Far more of a concern than the physical aspect of removing the pipe is the question of what to remove. This question is most easily answered where a failure has occurred; that failure now defining the specific area of interest. But for general inquiries, one needs special mechanical clairvoyance in selecting the one or two examples of pipe representative of the entire system. Removing a sample of pipe not relative to the concern, and the entire effort becomes either worthless or even worse – misleading to the corrosion conditions present.
Most pipe is removed where easiest and most convenient, rather than where the most appropriate. Smaller pipe is favored for the obvious reasons, which means a lab analysis result quite different from what exists at the larger diameter mains. Data centers, critical operations, and almost all large commercial office building are today 24/7 operations, which entirely eliminates any possibility of determining the condition of any pipe unless it can be briefly isolated from the main.

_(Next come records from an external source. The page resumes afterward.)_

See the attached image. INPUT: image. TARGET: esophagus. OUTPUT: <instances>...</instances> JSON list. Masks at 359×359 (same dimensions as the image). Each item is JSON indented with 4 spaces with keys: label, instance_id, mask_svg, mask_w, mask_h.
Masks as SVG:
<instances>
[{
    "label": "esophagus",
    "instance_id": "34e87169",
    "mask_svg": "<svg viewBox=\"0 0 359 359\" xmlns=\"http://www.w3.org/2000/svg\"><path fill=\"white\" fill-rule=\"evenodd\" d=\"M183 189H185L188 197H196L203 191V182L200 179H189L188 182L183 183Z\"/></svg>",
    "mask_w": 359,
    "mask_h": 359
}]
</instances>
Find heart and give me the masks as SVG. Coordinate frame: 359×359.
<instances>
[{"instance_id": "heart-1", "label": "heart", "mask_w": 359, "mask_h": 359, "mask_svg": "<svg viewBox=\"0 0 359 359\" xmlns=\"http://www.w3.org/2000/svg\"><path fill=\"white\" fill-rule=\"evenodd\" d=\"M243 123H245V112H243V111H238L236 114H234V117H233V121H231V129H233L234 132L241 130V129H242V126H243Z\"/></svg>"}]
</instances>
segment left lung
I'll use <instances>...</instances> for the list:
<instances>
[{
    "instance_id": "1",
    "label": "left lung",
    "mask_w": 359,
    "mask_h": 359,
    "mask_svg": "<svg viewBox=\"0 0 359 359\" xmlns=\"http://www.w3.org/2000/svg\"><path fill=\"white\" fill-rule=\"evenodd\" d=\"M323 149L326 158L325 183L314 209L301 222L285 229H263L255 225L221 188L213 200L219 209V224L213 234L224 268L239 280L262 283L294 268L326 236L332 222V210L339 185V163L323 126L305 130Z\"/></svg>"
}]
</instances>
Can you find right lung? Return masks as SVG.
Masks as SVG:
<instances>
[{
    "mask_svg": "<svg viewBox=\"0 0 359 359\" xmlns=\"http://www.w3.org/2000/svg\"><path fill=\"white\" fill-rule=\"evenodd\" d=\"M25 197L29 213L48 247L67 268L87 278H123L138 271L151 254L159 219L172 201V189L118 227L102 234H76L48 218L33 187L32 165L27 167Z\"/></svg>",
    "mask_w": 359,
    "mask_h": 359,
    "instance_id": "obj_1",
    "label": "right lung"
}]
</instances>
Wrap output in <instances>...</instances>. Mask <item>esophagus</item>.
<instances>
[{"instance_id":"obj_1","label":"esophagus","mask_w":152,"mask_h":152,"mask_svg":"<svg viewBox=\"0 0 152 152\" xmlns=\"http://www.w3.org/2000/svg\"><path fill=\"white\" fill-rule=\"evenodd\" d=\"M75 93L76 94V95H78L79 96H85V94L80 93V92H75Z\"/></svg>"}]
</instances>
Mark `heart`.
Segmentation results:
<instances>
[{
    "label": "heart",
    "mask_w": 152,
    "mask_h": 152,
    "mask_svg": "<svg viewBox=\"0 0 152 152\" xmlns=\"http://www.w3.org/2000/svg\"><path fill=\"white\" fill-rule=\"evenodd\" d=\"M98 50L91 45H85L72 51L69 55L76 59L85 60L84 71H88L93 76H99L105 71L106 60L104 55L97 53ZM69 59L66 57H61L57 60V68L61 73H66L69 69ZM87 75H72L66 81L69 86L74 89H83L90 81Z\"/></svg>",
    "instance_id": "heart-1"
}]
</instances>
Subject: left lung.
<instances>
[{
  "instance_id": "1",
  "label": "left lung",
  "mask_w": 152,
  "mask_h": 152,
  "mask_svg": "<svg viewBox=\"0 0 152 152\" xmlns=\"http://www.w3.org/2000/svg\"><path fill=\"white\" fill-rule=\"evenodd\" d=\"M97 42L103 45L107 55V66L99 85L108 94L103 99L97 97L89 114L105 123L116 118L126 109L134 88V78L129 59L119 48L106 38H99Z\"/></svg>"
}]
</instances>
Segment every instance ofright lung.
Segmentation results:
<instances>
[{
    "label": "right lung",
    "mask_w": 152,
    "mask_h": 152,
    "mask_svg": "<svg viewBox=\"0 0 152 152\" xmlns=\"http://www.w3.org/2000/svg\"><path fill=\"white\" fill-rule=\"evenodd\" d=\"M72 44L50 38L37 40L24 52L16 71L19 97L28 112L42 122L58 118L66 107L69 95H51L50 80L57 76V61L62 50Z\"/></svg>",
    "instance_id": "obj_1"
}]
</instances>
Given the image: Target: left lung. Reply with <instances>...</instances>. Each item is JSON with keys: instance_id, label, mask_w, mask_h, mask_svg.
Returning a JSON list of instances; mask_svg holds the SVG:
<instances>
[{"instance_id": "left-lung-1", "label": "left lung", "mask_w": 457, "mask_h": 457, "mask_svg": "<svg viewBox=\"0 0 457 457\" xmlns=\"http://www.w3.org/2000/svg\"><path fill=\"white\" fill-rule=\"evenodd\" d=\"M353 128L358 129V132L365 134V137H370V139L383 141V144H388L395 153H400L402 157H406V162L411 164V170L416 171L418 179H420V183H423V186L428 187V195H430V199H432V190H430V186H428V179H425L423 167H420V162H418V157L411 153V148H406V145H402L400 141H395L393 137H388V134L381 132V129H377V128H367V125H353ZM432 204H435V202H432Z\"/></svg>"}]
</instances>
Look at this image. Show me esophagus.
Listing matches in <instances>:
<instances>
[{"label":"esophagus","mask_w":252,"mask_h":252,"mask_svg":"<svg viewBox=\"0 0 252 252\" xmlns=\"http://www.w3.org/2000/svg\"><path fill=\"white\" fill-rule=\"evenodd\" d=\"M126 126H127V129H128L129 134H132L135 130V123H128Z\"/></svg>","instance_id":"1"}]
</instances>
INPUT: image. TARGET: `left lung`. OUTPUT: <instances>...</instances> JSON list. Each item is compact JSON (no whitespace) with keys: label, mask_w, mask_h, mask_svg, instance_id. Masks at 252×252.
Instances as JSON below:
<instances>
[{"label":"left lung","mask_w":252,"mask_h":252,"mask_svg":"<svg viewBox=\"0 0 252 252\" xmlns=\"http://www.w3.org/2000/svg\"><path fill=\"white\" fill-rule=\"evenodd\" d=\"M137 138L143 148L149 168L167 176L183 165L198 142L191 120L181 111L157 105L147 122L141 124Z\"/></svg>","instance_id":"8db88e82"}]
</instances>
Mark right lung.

For most properties, cutting out any any 24 in. or larger diameter piping for metallurgical inspection is totally impossible.
Basing capitol decisions on a piping evaluation providing limited information gained from one or two non-representative samples is therefore a risky gamble.
A further issue is the amount of information derived. Tasked with identifying the underlying cause of a weld failure, pinhole at a copper domestic water line, a split weld seam, a thread or soldered joint failure, or to confirm or identify the ASTM specification of a section of questionable steel pipe – metallurgical testing excels as an investigative tool. For the more common questions below, ultrasonic testing combined with thorough data analysis is far more useful.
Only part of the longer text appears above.